All told, there was a surprising amount of interest and discussion around this once-niche topic, signaling that GPU computing has become something much closer to a mainstream need in the scientific space. Thus, while the discussion is of course of most interest to GPU companies like Nvidia, it suggests an IDE plugin to support this profiling tooling and other GPU integration features might be of significant benefit to the wider user community.
Spyder feedback
While most of the discussion focused on topics applicable to broader categories of IDEs, there were a few specific bits of Spyder feedback. In particular, attendees praised Spyder’s plotting functionality, though some expressed a preference for the non-default mode of displaying plots in separate windows over the Plots pane. Others mentioned that the one killer feature for them that it was missing was multi-line editing, a common request over the years and something we plan to work on for forthcoming Spyder versions, along with support for collaborative editing.

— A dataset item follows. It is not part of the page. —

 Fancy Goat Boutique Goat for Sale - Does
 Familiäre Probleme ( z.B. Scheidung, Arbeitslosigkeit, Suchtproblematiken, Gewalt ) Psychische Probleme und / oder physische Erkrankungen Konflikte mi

A particularly salient comment was one of the attendees’ request that “We need RStudio for Python”, with another replying that Spyder fills most of that gap. Perhaps the main RStudio feature not built in is Quarto/RMarkdown, though we are currently exploring the possibility of helping develop a plugin supporting that. Other comments, such as a desire for GitHub Copilot, better data exploration and visualization capabilities, and support for connecting to remote JupyterHub instances, are also features we already offer or are developing or exploring.
Next steps
Overall, the broader learnings gained here for IDE and interface developers were perhaps less in the detailed specifics of each comment, but rather the common themes users focused the most on. Perhaps the least surprising was interest in generative AI, suggesting that IDE developers should continue to explore integration possibilities, but keeping a critical eye while doing so. By contrast, the most surprising was the extensive discussion about GPU computing and how IDEs and tools can help with that, which seems to indicate that IDE plugins for assisting in this regard might be valuable.

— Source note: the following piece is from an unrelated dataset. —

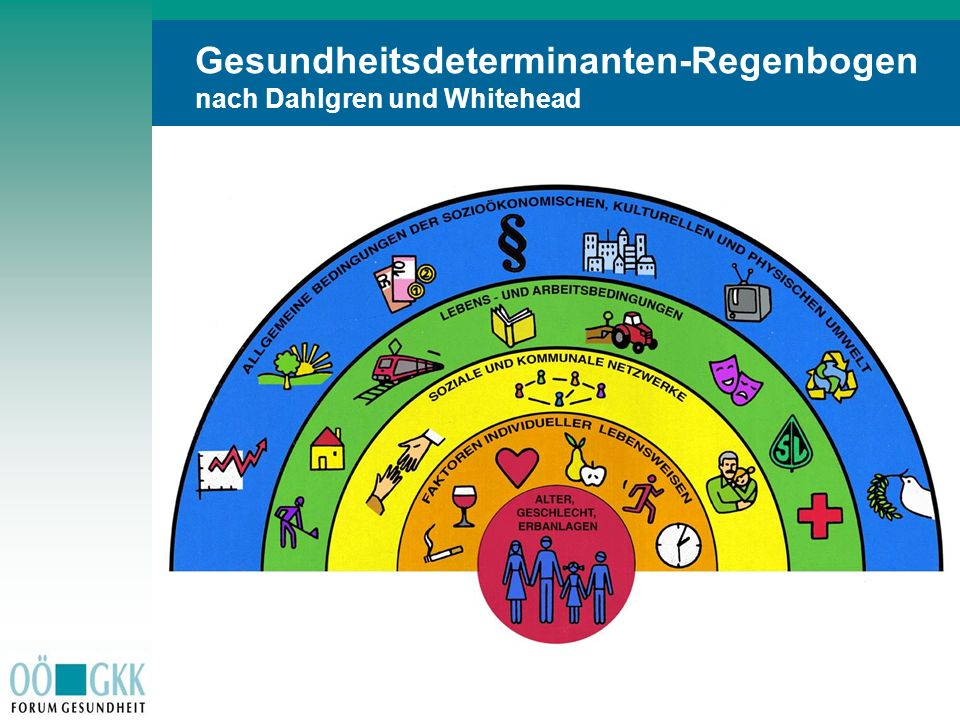 S t i c h w o r t eS t i c h w o r t e Gesundheitsdeterminanten-Regenbogen nach Dahlgren und Whitehead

Another area of user emphasis was the importance of interactive data exploration for a variety of formats and structures. While a subset of such could be built into an IDE (as we have with Spyder’s Variable Explorer), given the diversity of scientific data types across fields this suggests the need for a more pluggable/extensible approach to variable exploration. Finally, the consensus was unresolved on desktop versus web-based IDEs, though participants did identify a need for a common framework to connect local IDEs to remote platforms like JupyterHub. To that end, we’re working to provide those facilities in Spyder 6.1, and could eventually be developed into such an common interface.
Thanks to everyone for attending and sharing such great ideas and insights, and we look forward to continuing to learn from the community and hear more in the future. And until then, as always, happy Spydering!